# [Collected data entries]
....
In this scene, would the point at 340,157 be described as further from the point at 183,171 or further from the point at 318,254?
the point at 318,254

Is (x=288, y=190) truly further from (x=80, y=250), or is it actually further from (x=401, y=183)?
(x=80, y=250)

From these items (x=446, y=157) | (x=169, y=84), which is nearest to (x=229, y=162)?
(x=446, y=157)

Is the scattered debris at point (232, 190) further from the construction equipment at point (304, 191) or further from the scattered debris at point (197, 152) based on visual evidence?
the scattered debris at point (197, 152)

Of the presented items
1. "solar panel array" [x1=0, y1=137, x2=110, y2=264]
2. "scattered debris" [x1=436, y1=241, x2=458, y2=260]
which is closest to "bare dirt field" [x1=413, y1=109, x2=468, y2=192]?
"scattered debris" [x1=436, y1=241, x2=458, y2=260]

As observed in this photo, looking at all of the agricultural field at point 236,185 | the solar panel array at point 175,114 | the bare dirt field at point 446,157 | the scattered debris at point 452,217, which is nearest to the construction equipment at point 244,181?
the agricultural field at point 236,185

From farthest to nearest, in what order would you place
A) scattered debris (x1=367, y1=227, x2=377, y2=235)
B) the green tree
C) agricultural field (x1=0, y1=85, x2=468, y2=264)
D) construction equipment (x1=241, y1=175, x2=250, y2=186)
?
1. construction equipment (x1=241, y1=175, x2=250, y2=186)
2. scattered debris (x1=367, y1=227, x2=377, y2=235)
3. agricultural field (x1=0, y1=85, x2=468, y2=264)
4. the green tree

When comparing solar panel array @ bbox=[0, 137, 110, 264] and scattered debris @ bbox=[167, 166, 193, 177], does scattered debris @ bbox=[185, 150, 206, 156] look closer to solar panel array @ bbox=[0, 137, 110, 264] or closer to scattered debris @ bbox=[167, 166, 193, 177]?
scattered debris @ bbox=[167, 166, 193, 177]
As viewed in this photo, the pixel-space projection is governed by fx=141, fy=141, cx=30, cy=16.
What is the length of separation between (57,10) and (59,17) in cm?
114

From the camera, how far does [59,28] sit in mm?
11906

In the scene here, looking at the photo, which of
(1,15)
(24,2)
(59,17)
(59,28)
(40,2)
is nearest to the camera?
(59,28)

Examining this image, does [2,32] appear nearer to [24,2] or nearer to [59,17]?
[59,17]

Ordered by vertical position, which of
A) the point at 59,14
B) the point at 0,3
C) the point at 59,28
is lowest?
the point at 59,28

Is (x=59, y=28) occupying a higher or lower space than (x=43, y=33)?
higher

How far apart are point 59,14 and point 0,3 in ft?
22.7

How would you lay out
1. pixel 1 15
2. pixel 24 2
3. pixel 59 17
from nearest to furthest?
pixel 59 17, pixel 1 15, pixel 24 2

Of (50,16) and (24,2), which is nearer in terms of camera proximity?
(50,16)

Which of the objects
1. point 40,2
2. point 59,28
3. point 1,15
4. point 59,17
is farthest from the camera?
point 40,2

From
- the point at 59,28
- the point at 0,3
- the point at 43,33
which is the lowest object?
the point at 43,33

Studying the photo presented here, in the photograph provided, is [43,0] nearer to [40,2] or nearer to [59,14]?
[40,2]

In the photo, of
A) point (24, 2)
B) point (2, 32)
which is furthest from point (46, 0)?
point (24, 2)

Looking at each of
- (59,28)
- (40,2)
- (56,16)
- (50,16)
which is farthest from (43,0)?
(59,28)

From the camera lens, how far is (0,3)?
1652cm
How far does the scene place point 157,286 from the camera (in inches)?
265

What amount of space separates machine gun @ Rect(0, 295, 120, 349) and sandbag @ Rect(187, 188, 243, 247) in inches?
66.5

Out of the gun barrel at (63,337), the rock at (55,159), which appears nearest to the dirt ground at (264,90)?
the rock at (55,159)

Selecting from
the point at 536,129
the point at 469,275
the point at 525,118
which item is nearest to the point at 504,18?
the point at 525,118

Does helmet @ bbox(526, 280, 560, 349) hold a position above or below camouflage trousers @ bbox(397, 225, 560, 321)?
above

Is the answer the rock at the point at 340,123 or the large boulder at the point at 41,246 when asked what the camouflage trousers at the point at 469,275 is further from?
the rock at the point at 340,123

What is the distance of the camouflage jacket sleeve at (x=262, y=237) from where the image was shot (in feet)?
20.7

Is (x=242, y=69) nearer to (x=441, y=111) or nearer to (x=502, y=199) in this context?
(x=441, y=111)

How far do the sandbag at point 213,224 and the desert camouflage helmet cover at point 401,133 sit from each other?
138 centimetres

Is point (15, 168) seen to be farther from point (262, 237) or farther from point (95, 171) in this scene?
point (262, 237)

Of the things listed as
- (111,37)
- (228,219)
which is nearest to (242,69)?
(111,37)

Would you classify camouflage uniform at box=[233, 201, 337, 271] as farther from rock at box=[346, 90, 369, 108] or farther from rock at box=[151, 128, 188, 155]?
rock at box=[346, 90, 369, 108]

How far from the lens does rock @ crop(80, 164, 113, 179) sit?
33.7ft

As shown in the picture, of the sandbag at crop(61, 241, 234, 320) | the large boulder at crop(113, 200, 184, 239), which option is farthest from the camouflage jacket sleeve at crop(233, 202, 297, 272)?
....
# [What the task asks]
Reproduce the entire listing above word for word.

# [Exercise response]
In this scene, would the point at 340,157 be described as further from the point at 183,171 or further from the point at 318,254?
the point at 318,254

Is (x=288, y=190) truly further from (x=80, y=250), or is it actually further from (x=401, y=183)?
(x=80, y=250)

From these items (x=446, y=157) | (x=169, y=84), which is nearest to (x=229, y=162)?
(x=446, y=157)

Is the scattered debris at point (232, 190) further from the construction equipment at point (304, 191) or further from the scattered debris at point (197, 152) based on visual evidence?
the scattered debris at point (197, 152)

Of the presented items
1. "solar panel array" [x1=0, y1=137, x2=110, y2=264]
2. "scattered debris" [x1=436, y1=241, x2=458, y2=260]
which is closest to "bare dirt field" [x1=413, y1=109, x2=468, y2=192]?
"scattered debris" [x1=436, y1=241, x2=458, y2=260]

As observed in this photo, looking at all of the agricultural field at point 236,185 | the solar panel array at point 175,114 | the bare dirt field at point 446,157 | the scattered debris at point 452,217, which is nearest to the construction equipment at point 244,181?
the agricultural field at point 236,185

From farthest to nearest, in what order would you place
A) scattered debris (x1=367, y1=227, x2=377, y2=235)
B) the green tree
C) agricultural field (x1=0, y1=85, x2=468, y2=264)
D) construction equipment (x1=241, y1=175, x2=250, y2=186)
?
1. construction equipment (x1=241, y1=175, x2=250, y2=186)
2. scattered debris (x1=367, y1=227, x2=377, y2=235)
3. agricultural field (x1=0, y1=85, x2=468, y2=264)
4. the green tree

When comparing solar panel array @ bbox=[0, 137, 110, 264] and scattered debris @ bbox=[167, 166, 193, 177], does scattered debris @ bbox=[185, 150, 206, 156] look closer to solar panel array @ bbox=[0, 137, 110, 264] or closer to scattered debris @ bbox=[167, 166, 193, 177]?
scattered debris @ bbox=[167, 166, 193, 177]
As viewed in this photo, the pixel-space projection is governed by fx=141, fy=141, cx=30, cy=16.
What is the length of separation between (57,10) and (59,17) in cm?
114

From the camera, how far does [59,28] sit in mm?
11906

In the scene here, looking at the photo, which of
(1,15)
(24,2)
(59,17)
(59,28)
(40,2)
is nearest to the camera?
(59,28)

Examining this image, does [2,32] appear nearer to [24,2] or nearer to [59,17]?
[59,17]

Ordered by vertical position, which of
A) the point at 59,14
B) the point at 0,3
C) the point at 59,28
is lowest?
the point at 59,28

Is (x=59, y=28) occupying a higher or lower space than (x=43, y=33)?
higher

How far apart are point 59,14 and point 0,3 in ft?
22.7

How would you lay out
1. pixel 1 15
2. pixel 24 2
3. pixel 59 17
from nearest to furthest?
pixel 59 17, pixel 1 15, pixel 24 2

Of (50,16) and (24,2), which is nearer in terms of camera proximity?
(50,16)

Which of the objects
1. point 40,2
2. point 59,28
3. point 1,15
4. point 59,17
is farthest from the camera?
point 40,2

From
- the point at 59,28
- the point at 0,3
- the point at 43,33
which is the lowest object?
the point at 43,33

Studying the photo presented here, in the photograph provided, is [43,0] nearer to [40,2] or nearer to [59,14]?
[40,2]

In the photo, of
A) point (24, 2)
B) point (2, 32)
which is furthest from point (46, 0)?
point (24, 2)

Looking at each of
- (59,28)
- (40,2)
- (56,16)
- (50,16)
which is farthest from (43,0)?
(59,28)

From the camera lens, how far is (0,3)?
1652cm
How far does the scene place point 157,286 from the camera (in inches)?
265

What amount of space separates machine gun @ Rect(0, 295, 120, 349) and sandbag @ Rect(187, 188, 243, 247) in inches?
66.5

Out of the gun barrel at (63,337), the rock at (55,159), which appears nearest to the dirt ground at (264,90)?
the rock at (55,159)

Selecting from
the point at 536,129
the point at 469,275
the point at 525,118
which item is nearest to the point at 504,18?
the point at 525,118

Does helmet @ bbox(526, 280, 560, 349) hold a position above or below camouflage trousers @ bbox(397, 225, 560, 321)?
above

Is the answer the rock at the point at 340,123 or the large boulder at the point at 41,246 when asked what the camouflage trousers at the point at 469,275 is further from?
the rock at the point at 340,123

What is the distance of the camouflage jacket sleeve at (x=262, y=237) from where the image was shot (in feet)?
20.7

Is (x=242, y=69) nearer to (x=441, y=111) or nearer to (x=502, y=199) in this context?
(x=441, y=111)

How far do the sandbag at point 213,224 and the desert camouflage helmet cover at point 401,133 sit from each other?
138 centimetres

Is point (15, 168) seen to be farther from point (262, 237) or farther from point (95, 171) in this scene?
point (262, 237)

Of the things listed as
- (111,37)
- (228,219)
which is nearest to (242,69)?
(111,37)

Would you classify camouflage uniform at box=[233, 201, 337, 271] as farther from rock at box=[346, 90, 369, 108] or farther from rock at box=[151, 128, 188, 155]?
rock at box=[346, 90, 369, 108]

How far from the lens does rock @ crop(80, 164, 113, 179) sit?
33.7ft

As shown in the picture, of the sandbag at crop(61, 241, 234, 320) | the large boulder at crop(113, 200, 184, 239), which option is farthest from the camouflage jacket sleeve at crop(233, 202, 297, 272)?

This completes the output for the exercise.